• Work required: Reproduce all of the records exactly.

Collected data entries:
= Beginning of Section =

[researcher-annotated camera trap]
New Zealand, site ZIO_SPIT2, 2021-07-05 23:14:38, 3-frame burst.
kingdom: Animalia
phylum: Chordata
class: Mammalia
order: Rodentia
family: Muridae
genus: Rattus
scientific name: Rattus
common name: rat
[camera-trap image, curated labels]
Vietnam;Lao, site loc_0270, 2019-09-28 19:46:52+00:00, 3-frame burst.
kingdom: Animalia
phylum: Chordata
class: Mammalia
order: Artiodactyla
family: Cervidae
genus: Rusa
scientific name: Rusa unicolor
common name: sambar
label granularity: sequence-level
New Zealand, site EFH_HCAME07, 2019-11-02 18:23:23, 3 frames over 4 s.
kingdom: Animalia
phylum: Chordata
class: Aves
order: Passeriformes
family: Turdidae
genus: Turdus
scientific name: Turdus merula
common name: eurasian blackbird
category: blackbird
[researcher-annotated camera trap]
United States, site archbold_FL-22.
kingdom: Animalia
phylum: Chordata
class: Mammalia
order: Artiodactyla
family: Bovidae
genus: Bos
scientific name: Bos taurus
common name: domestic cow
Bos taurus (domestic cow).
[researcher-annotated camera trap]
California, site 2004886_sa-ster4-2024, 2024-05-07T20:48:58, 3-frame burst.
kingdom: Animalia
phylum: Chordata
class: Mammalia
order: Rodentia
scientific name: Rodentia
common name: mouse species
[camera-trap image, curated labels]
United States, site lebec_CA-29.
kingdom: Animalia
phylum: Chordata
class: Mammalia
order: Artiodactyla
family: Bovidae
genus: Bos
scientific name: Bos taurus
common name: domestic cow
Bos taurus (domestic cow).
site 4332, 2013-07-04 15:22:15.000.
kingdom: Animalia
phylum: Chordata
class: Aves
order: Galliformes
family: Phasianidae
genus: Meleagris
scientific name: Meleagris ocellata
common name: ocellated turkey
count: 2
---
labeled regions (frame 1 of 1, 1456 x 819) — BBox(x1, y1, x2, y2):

= End of Section =

• Result of this task:
[researcher-annotated camera trap]
New Zealand, site ZIO_SPIT2, 2021-07-05 23:14:38, 3-frame burst.
kingdom: Animalia
phylum: Chordata
class: Mammalia
order: Rodentia
family: Muridae
genus: Rattus
scientific name: Rattus
common name: rat
[camera-trap image, curated labels]
Vietnam;Lao, site loc_0270, 2019-09-28 19:46:52+00:00, 3-frame burst.
kingdom: Animalia
phylum: Chordata
class: Mammalia
order: Artiodactyla
family: Cervidae
genus: Rusa
scientific name: Rusa unicolor
common name: sambar
label granularity: sequence-level
New Zealand, site EFH_HCAME07, 2019-11-02 18:23:23, 3 frames over 4 s.
kingdom: Animalia
phylum: Chordata
class: Aves
order: Passeriformes
family: Turdidae
genus: Turdus
scientific name: Turdus merula
common name: eurasian blackbird
category: blackbird
[researcher-annotated camera trap]
United States, site archbold_FL-22.
kingdom: Animalia
phylum: Chordata
class: Mammalia
order: Artiodactyla
family: Bovidae
genus: Bos
scientific name: Bos taurus
common name: domestic cow
Bos taurus (domestic cow).
[researcher-annotated camera trap]
California, site 2004886_sa-ster4-2024, 2024-05-07T20:48:58, 3-frame burst.
kingdom: Animalia
phylum: Chordata
class: Mammalia
order: Rodentia
scientific name: Rodentia
common name: mouse species
[camera-trap image, curated labels]
United States, site lebec_CA-29.
kingdom: Animalia
phylum: Chordata
class: Mammalia
order: Artiodactyla
family: Bovidae
genus: Bos
scientific name: Bos taurus
common name: domestic cow
Bos taurus (domestic cow).
site 4332, 2013-07-04 15:22:15.000.
kingdom: Animalia
phylum: Chordata
class: Aves
order: Galliformes
family: Phasianidae
genus: Meleagris
scientific name: Meleagris ocellata
common name: ocellated turkey
count: 2
---
labeled regions (frame 1 of 1, 1456 x 819) — BBox(x1, y1, x2, y2):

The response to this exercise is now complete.